MARIEMONT, Ohio — The village council will decide Wednesday night whether to open the Mariemont Swimming Pool as usual or keep it closed to save money over the summer.
Mayor Bill Brown doesn’t relish the idea of pulling the plug on one of his community’s most beloved summer traditions, he said the afternoon of the vote. But running it is costly, even in good years. Brown estimated the government spends between $50,000-$70,000 each year to keep the pool open.
“Ordinarily, the village would eat the deficit because the pool is too important to the residents,” he said. “But this year, because of the circumstances with the virus, with the shutting down of the economy, we cannot.”
The pool operates by selling season passes exclusively to Mariemont residents, who can’t have backyard pools due to local ordinance restrictions. Those passes don’t do much to cover the cost of regular maintenance, according to Brown.
Opening while following new state guidelines for pool operators would cost even more. The virus has already taken a $500,000 bite out of Mariemont’s village income, forcing the council to scuttle two road projects. The pool could be another nibble.
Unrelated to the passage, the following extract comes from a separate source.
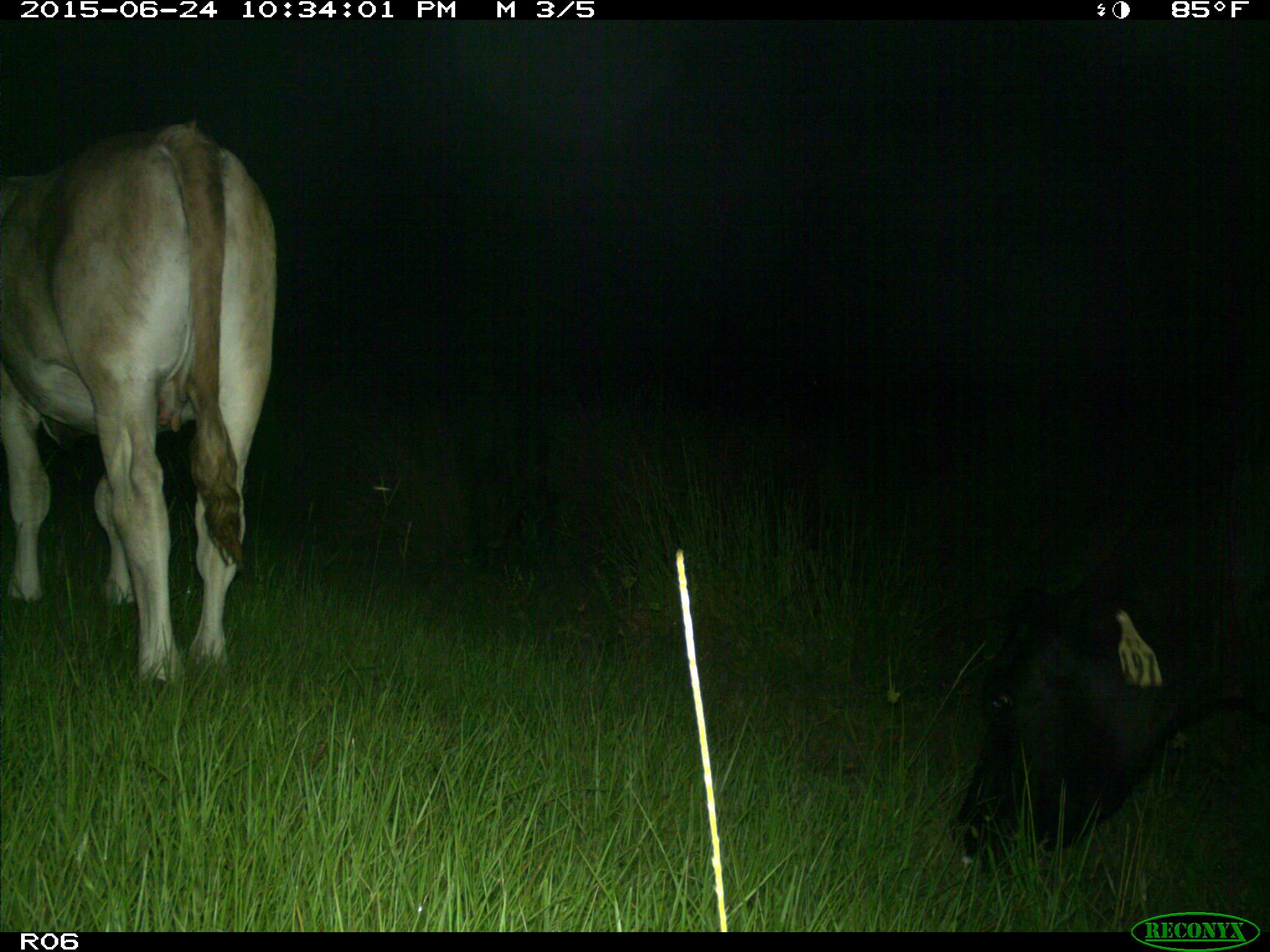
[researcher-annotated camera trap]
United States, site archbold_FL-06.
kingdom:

“If we weren't able to sell enough memberships, the deficit could really balloon and we simply could not cover that,” Brown said.
According to the state of Ohio, all pool operators who wish to open must set occupancy limits, install barriers and protective shields to keep staff separate from customers, and implement a rigorous schedule of cleaning and disinfecting in common areas. Items that would normally be rented or shared, including goggles and pool equipment, shouldn’t be.
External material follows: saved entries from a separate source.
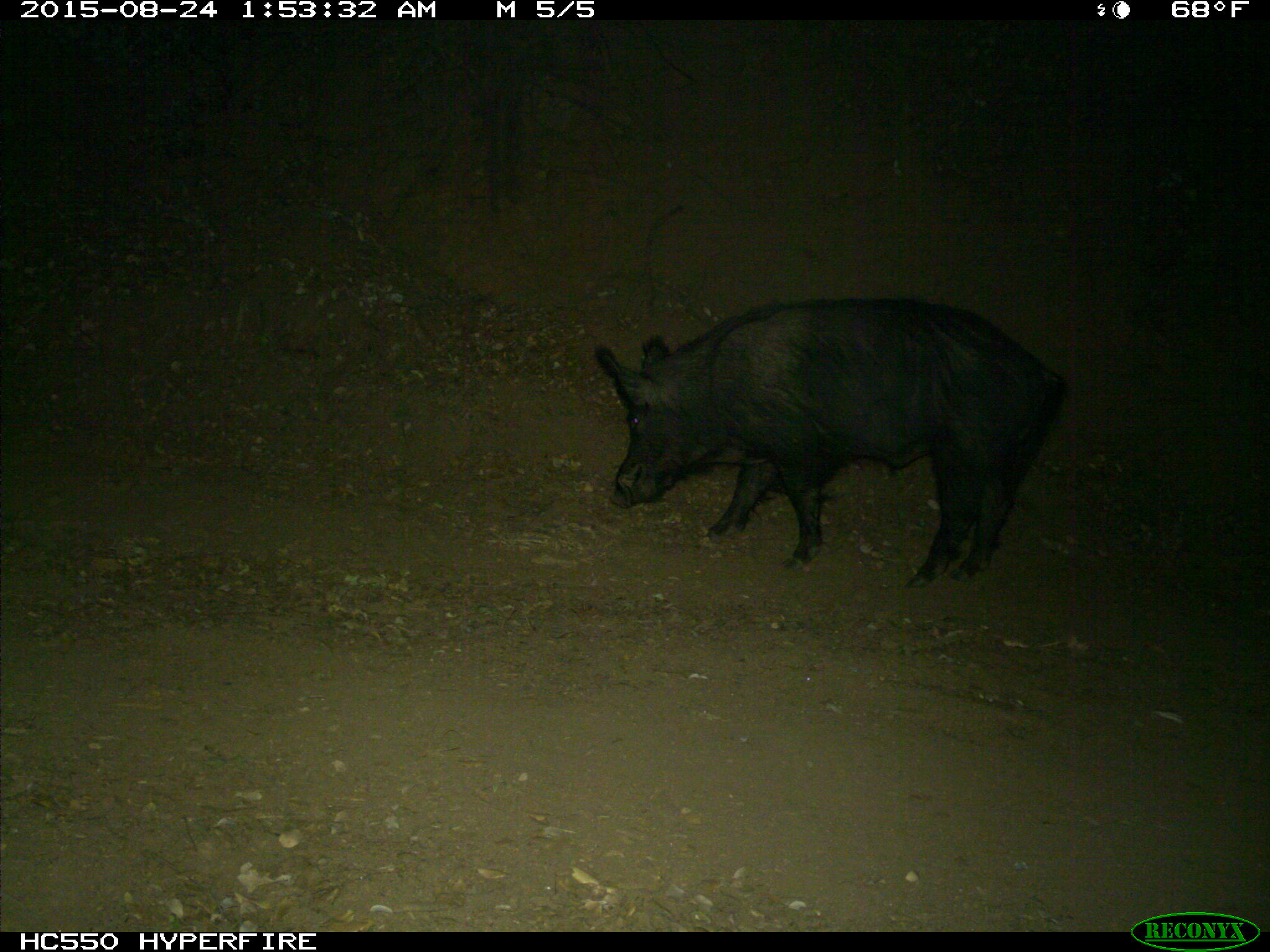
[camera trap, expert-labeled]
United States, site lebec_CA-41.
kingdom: Animalia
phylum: Chordata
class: Mammalia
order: Artiodactyla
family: Suidae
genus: Sus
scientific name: Sus scrofa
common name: wild boar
Some Cincinnati-area pools reopened Tuesday with the new measures in place, including Greenhills Swimming Pool. There, swimmers must reserve three-hour slots and bring their own drinking water because all shared drinking fountains are disabled.
Families who went to Greenhills on Tuesday walked away satisfied, but Mariemont resident Nicole Schmidt said she wondered if her daughter would be.
“I am curious as to, when people are in the water, what that will look like,” she said. “Will she be able to interact with other children? Or just members of our family?"
Another resident, Meghan Pease, said she hoped the village would find a way to fundraise in order to ensure the pool would open. If not, however, she’s prepared.
“We'll just make the best of it,” she said. “Run through sprinklers or a lot of neighbors are buying blow-up pools. We're moms. We have to be creative."